• Excerpted passage:
------------------------------------------------
In fact, it's the only thing that makes me forgive that bass viol
for getting in my way...Lucy.
In a scene that begins with the older generation dancing,
and ends with the children of their separate marriages dancing, Eugene
stands with Uncle Jack in front of a fireplace (with mantel and mirror)
before he takes Isabel for a dance. They wistfully refer to "old
times" (when he used to court her) and the hopeful, optimistic
dawn of "new times" for further romance:
Jack: Eighteen years have passed, but have they?...By
gosh, old times certainly are starting all over again.
Eugene: Old times. Not a bit. There aren't any old times. When times
are gone, they're not old, they're dead. There aren't any
times but new times.
To the accompaniment of an upbeat, ragtime-style rhythm,
the camera moves backward in a long, unedited, continuous take as
they exuberantly dance forward toward the camera - until it
picks up the younger couple of Lucy and George who enter from the
left.
Before the young pair themselves dance backward and
fade away into a group of other dancers behind them on the dance
floor, Lucy questions George about what he studies in school and
what he wants to become in life, but he condemns the lives of businessmen
- expecting to never enter a profession but live on his family's
fortune:
Lucy: What are you studying at school?
George: College.
Lucy: College.
George: Oh, lots of useless guff.
Lucy: Why don't you study some useful guff?
George: What do you mean, useful?
Lucy: Something you'd use later in your business or profession.
George: I don't intend to go into any business or profession.
Lucy: No?
George: No.
Lucy: Why not?
George: Well, just look at them. That's a fine career for a man,
isn't it? Lawyers, bankers, politicians. What do they ever get out
of life, I'd like to know. What do they know about real things? What
do they ever get?
Lucy: What do you want to be?
George (fatuously): A yachtsman! (Lucy reacts with astonishment)
When the ball is near its end, the older lovers Eugene
and Isabel are still gracefully gliding together on the darkened,
deserted dance floor, waltzing to a plaintive violin tune amid the
shadows. Running down from an upper stairs landing, the youthful
pair of George and Lucy sit in a lighted space at the foot of the
staircase closeby and watch their parents. [It is a symbolic representation
of the two generations, one reclaiming its love, the other looking
into the future for love.] George tells Lucy that he finds the automobile
repulsive and Eugene's line of work worthless:
Horseless Carriages! Automobiles!...People aren't
gonna spend their lives lying on their backs in the road letting
grease drip in their faces. No, I think your father better forget
about 'em.
During the leavetaking, Eugene and Isabel say a hushed,
simple goodnight to each other, amid many other overlapping voices: "Goodnight
Isabel. Goodnight Eugene." After exerting his forceful will
over Lucy during the goodbyes, George invites Lucy for an afternoon
sleigh ride the next day. Profiles are silhouetted against a window
thickly framed in ice and frost.
------------------------------------------------
• Given data:
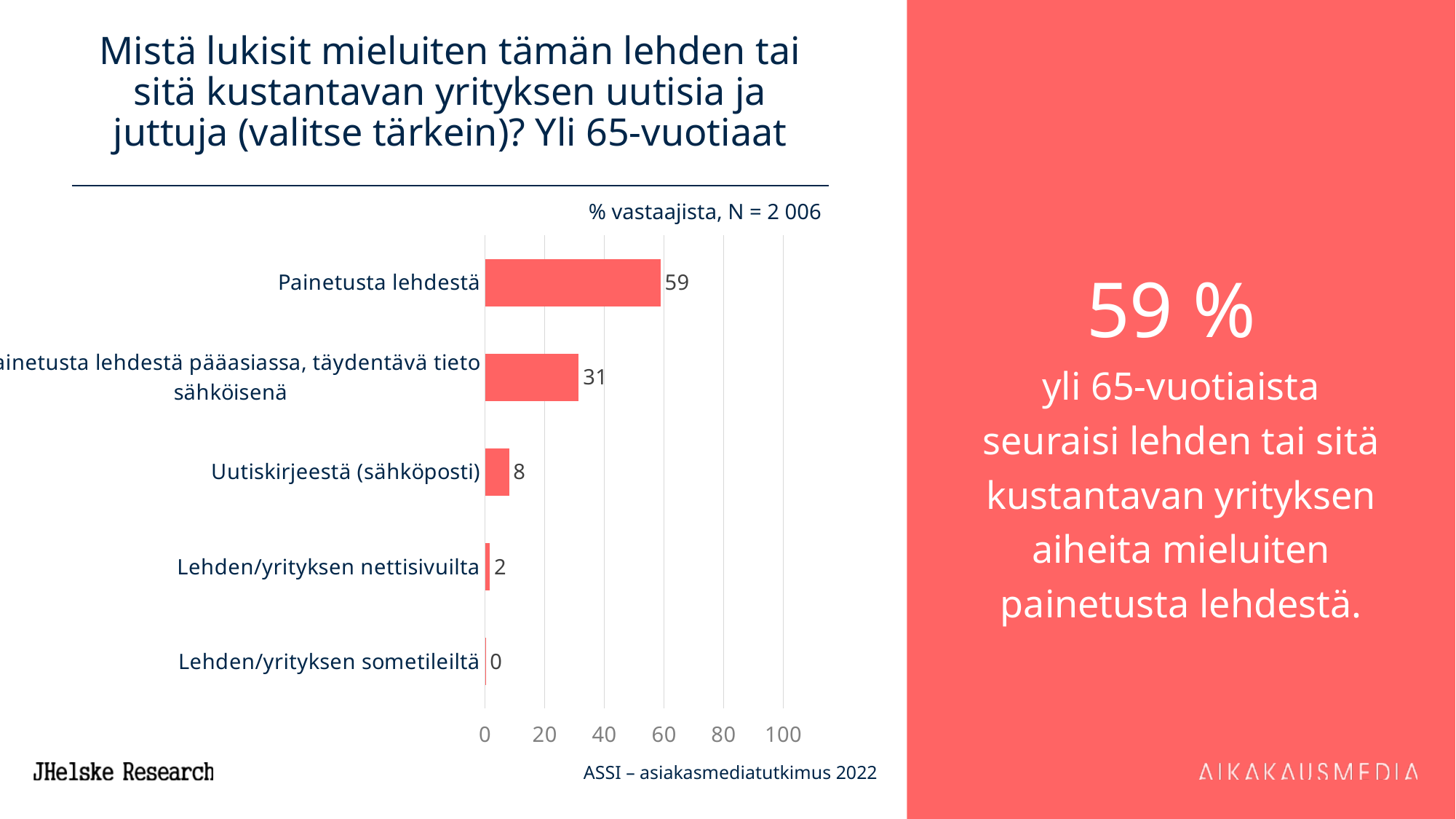
Which category has the lowest value? Lehden/yrityksen sometileiltä What is the sample size (N) stated above the chart? 2 006 What is the value for Uutiskirjeestä (sähköposti)? 8 What is the value for Lehden/yrityksen nettisivuilta? 2 Which is larger, the value for Uutiskirjeestä (sähköposti) or the value for Lehden/yrityksen nettisivuilta? Uutiskirjeestä (sähköposti) Which category has the highest value? Painetusta lehdestä What kind of chart is shown on the slide? bar chart How many categories are shown in the chart? 5 What is the value for Lehden/yrityksen sometileiltä? 0 What is the difference between the values for Painetusta lehdestä and Uutiskirjeestä (sähköposti)? 51 What is the value for Painetusta lehdestä? 59 Is the value for Painetusta lehdestä greater or less than 40? greater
------------------------------------------------
• Apply what you read:
• a. In the passage describing the ball, what does George say he wants to be?
• b. Pick up the passage describing the ball and George and Lucy from its last sentence and keep writing it.

• Answers to the problems:
• a. A yachtsman.

• b.
As Lucy and her father depart in their open-air horseless
carriage, she cheerfully asks above the noisy clattering of the automobile
engine: "Do you think George is terribly arrogant and domineering?" Eugene
replies: "Oh, he's still only a boy. Plenty of fine stuff in
him. Can't help but be. He's Isabel Amberson's son." Lucy smiles
back, realizing how much her father once loved Isabel: "You
liked her pretty well once, I guess, Papa." He admits that she
is right: "Yep. Do still."
Meanwhile, in a conversation around the great upstairs
landing of the darkened Amberson's staircase, one that forebodes
family rivalry, Isabel expresses her worry to George about Wilbur's
health and his bad investments: "It seems to me he looks so
badly...He's been worried about some investments he made last year.
I think the worry's affected his health." George is very forthright: "What
investments? He isn't going into Morgan's automobile concern, is
he?," determined that Amberson financing not be used for Eugene's
horseless carriage venture.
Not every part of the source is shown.